Text for analysis —
--- START ---

BY MUHAMMADU BUHARI, Published by Newsweek on 5/29/20
Across the world, as countries and economies slowly reopen, Africa lags behind. We were last to experience the coronavirus—and we expect to be the final continent to flatten the curve.
Some may say it is too early, that the crisis still too deep and the recovery too distant to dwell upon the future. But that is wrong. In times of global crisis it is critical to think of the life after, and how—through adversity—we can refashion the world around us.
In this new, post-coronavirus age, Nigeria—and Africa, more broadly—wish to benefit the world, not be a drag on its resources or seemingly forever in need of aid. At last, after years of poor governance, we have the people, the purpose and the political will for this to change.
What we need now is for the vision of others to match our own. And Africa is positioned to play a critical role in the remoulding of a post-coronavirus world that centres around manufacturing.
Of course, for many lost decades, Africa’s manufacturing moment has been on the launch pad, but never leaving it. But this time, I am convinced, it can be different.
In our lifetime, we have seen the West transform to a service-based economy, with much of its factory production relocated primarily to Asia. This has led to the creation of home-grown consumer goods from countries such as South Korea and China that are enjoyed around the globe as widely as are their Western equivalents.
It is simply untrue that jobs that build the goods of today, once departed from the West to Asia, can never return. Indeed, we see already from “onshoring” trends that this is not the case. Factors of labor cost, transportation, location and availability of natural and energy resources will always come into play.
What is true is that no country or continent has a permanent monopoly on manufacturing jobs. Indeed, we see how Asian nations are themselves now offshoring manufacturing to their neighbors and, increasingly, to Africa.
My continent is positioned to seize the opportunity from these trends and, in turn, benefit the world. Our young population is increasingly well educated; governance reform, while not universal, is growing in strength in most African countries such as my own, where our sustained actions against the seemingly perennial scourge of corruption and malfeasance are well-recognized; and the energy, infrastructure and key natural resources needed to power and supply large-scale manufacturing facilities are in place.

--- END ---

Information shown —
--- START ---

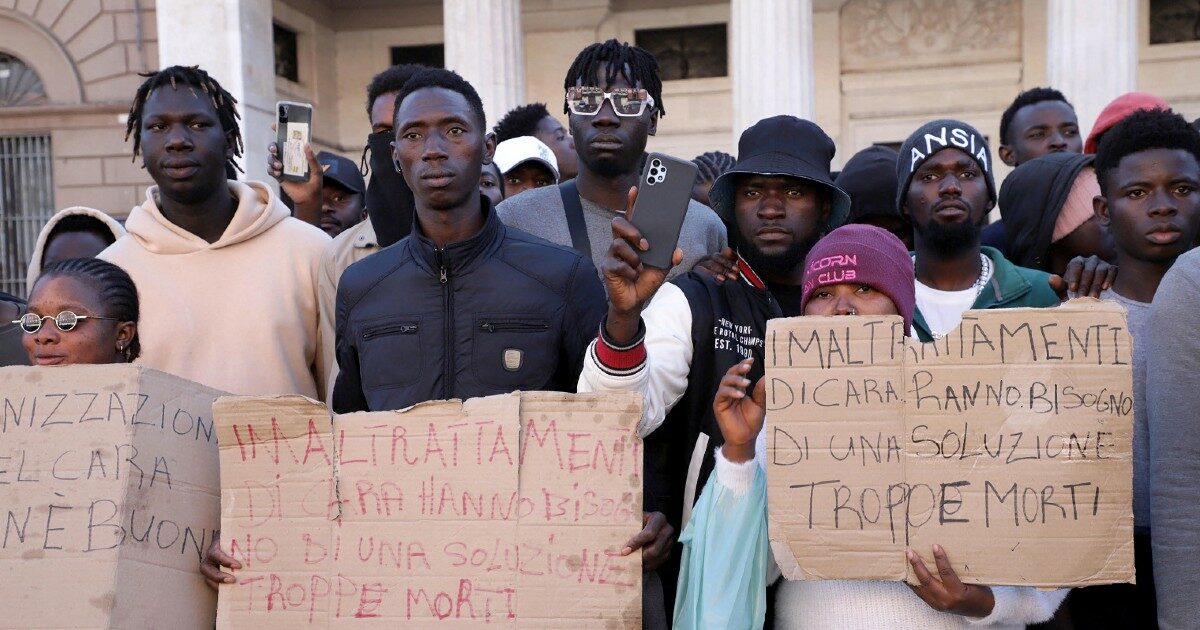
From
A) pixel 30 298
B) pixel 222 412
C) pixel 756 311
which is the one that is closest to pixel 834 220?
pixel 756 311

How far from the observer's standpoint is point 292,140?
5402 millimetres

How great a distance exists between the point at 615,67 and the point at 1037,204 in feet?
5.58

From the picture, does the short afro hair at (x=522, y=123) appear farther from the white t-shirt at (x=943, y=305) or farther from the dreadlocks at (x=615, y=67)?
the white t-shirt at (x=943, y=305)

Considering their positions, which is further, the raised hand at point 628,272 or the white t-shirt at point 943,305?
the white t-shirt at point 943,305

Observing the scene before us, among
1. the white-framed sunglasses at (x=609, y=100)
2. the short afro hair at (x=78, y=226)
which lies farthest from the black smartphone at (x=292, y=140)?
the white-framed sunglasses at (x=609, y=100)

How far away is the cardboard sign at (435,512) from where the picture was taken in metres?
2.72

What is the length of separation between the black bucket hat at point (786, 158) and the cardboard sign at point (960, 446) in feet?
3.68

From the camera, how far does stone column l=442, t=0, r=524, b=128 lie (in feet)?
50.6

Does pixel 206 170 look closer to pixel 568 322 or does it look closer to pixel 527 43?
pixel 568 322

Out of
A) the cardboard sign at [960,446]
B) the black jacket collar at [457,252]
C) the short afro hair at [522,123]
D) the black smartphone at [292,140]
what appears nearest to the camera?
the cardboard sign at [960,446]

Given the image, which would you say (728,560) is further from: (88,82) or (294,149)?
(88,82)

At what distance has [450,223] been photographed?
3365 mm

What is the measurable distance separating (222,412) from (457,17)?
1355cm

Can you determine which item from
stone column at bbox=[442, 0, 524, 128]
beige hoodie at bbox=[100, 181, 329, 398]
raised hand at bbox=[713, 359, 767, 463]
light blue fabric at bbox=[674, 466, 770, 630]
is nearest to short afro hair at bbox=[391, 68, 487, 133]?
beige hoodie at bbox=[100, 181, 329, 398]
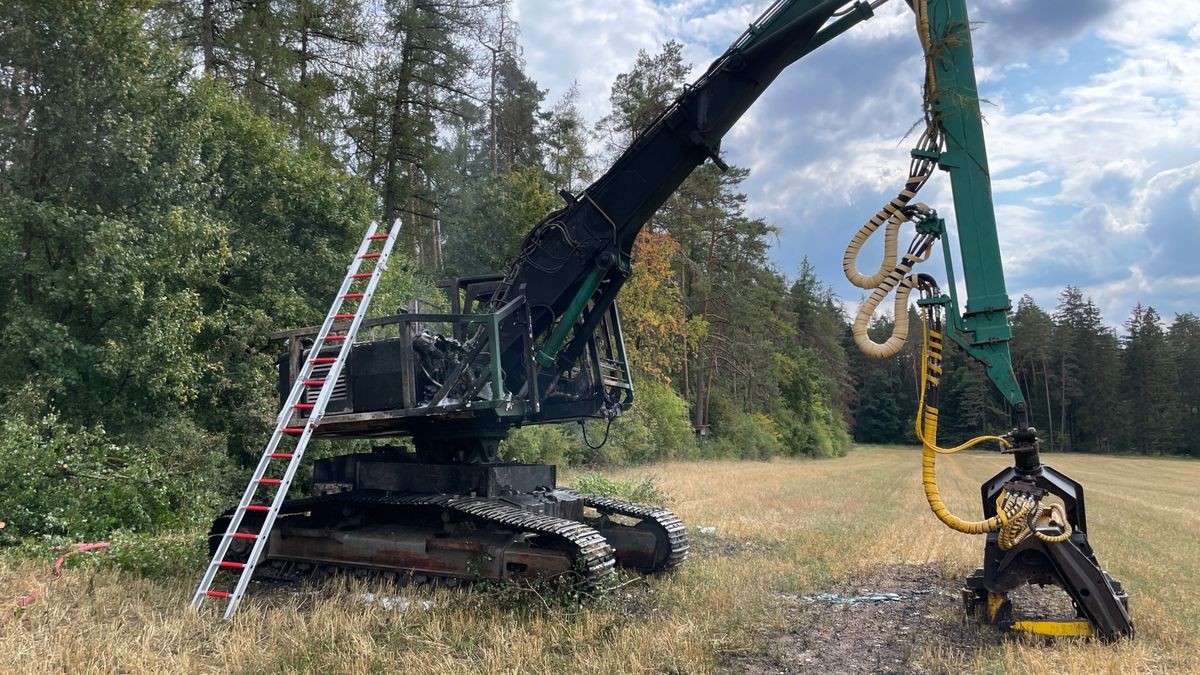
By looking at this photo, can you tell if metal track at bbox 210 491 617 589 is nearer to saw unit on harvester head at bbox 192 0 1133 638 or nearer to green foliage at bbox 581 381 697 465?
saw unit on harvester head at bbox 192 0 1133 638

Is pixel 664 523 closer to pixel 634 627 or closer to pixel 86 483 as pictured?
pixel 634 627

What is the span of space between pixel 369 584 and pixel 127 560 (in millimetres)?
2595

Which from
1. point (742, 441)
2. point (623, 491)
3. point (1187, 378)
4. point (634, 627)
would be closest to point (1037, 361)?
point (1187, 378)

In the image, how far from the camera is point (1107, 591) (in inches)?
217

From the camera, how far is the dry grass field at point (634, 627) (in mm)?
5086

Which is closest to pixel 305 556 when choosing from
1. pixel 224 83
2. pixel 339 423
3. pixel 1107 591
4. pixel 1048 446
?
pixel 339 423

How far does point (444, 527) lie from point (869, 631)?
3993mm

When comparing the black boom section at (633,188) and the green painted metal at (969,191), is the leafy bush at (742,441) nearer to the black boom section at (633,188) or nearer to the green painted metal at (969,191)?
the black boom section at (633,188)

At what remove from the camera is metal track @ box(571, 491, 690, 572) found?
8.30 meters

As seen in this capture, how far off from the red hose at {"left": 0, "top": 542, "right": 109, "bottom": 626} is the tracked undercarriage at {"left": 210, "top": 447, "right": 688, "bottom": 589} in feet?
4.09

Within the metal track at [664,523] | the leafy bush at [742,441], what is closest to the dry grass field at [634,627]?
the metal track at [664,523]

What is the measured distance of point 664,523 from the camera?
8.38 m

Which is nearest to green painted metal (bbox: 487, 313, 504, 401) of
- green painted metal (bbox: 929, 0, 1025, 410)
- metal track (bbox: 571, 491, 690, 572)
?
metal track (bbox: 571, 491, 690, 572)

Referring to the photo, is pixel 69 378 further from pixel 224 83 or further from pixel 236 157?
pixel 224 83
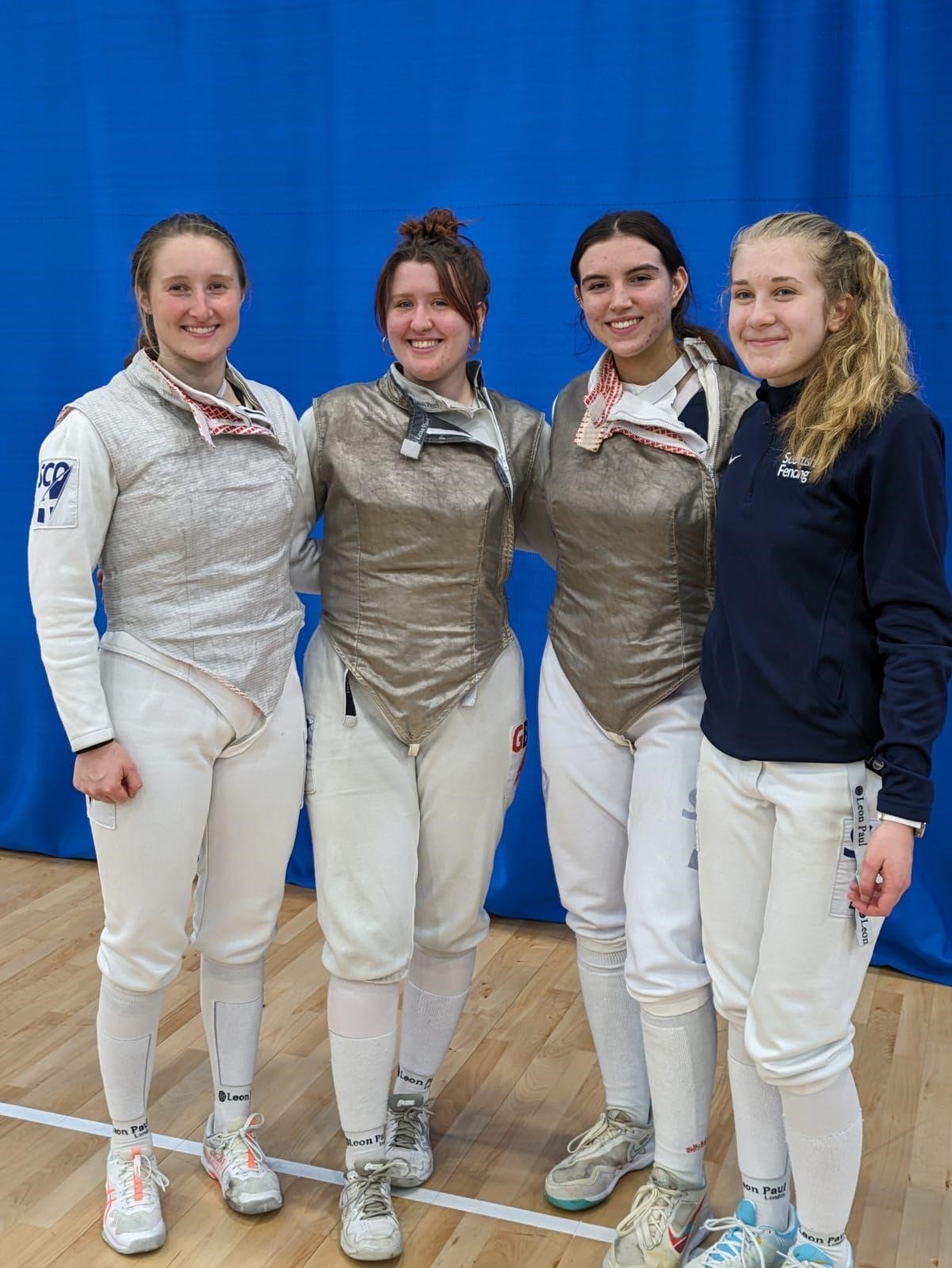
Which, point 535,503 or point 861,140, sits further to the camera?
point 861,140

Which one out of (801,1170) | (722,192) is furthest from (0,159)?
(801,1170)

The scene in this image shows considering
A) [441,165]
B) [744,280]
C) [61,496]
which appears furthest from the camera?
[441,165]

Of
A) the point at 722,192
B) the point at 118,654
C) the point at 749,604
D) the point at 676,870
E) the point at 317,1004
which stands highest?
the point at 722,192

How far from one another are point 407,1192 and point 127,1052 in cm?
52

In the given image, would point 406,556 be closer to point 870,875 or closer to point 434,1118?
point 870,875

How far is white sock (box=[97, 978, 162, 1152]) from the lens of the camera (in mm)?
2012

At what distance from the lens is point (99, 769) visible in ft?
6.04

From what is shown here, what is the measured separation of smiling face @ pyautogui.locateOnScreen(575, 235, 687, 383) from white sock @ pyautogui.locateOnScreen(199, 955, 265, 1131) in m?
1.11

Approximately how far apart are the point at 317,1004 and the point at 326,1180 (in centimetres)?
64

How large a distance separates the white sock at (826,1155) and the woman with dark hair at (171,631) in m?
0.83

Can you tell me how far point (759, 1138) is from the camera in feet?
6.14

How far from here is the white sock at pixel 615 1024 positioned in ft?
6.98

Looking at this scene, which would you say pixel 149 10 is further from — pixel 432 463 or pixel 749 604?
pixel 749 604

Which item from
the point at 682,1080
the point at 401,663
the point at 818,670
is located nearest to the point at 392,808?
the point at 401,663
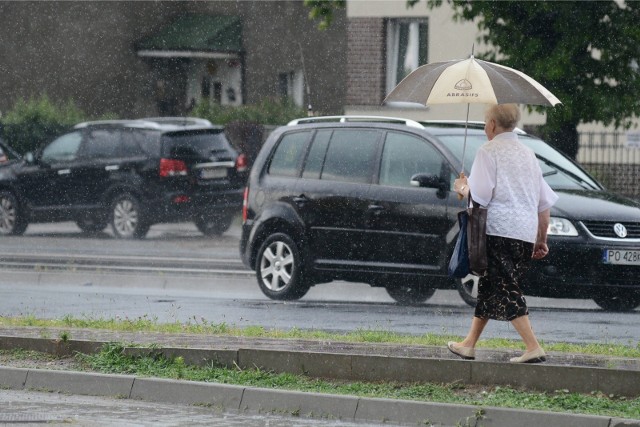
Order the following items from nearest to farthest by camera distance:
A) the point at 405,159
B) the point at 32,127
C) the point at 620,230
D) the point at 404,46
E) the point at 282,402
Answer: the point at 282,402
the point at 620,230
the point at 405,159
the point at 404,46
the point at 32,127

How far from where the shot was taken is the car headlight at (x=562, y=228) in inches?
528

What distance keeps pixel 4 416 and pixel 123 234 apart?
55.1 feet

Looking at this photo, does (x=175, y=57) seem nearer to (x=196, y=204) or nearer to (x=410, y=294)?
(x=196, y=204)

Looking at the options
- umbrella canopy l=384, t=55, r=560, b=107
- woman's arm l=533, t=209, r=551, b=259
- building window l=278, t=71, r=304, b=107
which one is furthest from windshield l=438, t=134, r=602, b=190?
building window l=278, t=71, r=304, b=107

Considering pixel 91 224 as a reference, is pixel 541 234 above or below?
above

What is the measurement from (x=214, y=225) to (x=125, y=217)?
5.04ft

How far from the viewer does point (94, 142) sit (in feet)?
83.6

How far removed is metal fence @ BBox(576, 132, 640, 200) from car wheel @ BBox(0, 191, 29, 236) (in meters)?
10.8

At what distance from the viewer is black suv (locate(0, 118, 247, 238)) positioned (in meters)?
24.5

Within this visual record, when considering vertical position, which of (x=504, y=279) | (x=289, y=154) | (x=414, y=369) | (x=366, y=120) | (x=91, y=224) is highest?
(x=504, y=279)

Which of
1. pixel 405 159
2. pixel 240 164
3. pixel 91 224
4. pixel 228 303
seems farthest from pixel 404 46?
pixel 228 303

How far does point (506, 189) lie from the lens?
9.12 meters

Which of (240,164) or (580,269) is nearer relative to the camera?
(580,269)

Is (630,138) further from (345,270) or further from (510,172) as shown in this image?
(510,172)
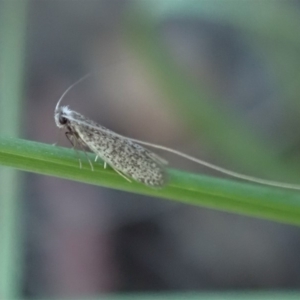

--- END ---

Complete the following —
1. Reproduce the Newsweek article on Africa after the coronavirus word for word, from "My continent is" to "are in place.".
2. In the Newsweek article on Africa after the coronavirus, where was much of the West's factory production moved?

Answers for the exercise —
1.
My continent is positioned to seize the opportunity from these trends and, in turn, benefit the world. Our young population is increasingly well educated; governance reform, while not universal, is growing in strength in most African countries such as my own, where our sustained actions against the seemingly perennial scourge of corruption and malfeasance are well-recognized; and the energy, infrastructure and key natural resources needed to power and supply large-scale manufacturing facilities are in place.

2. Primarily to Asia.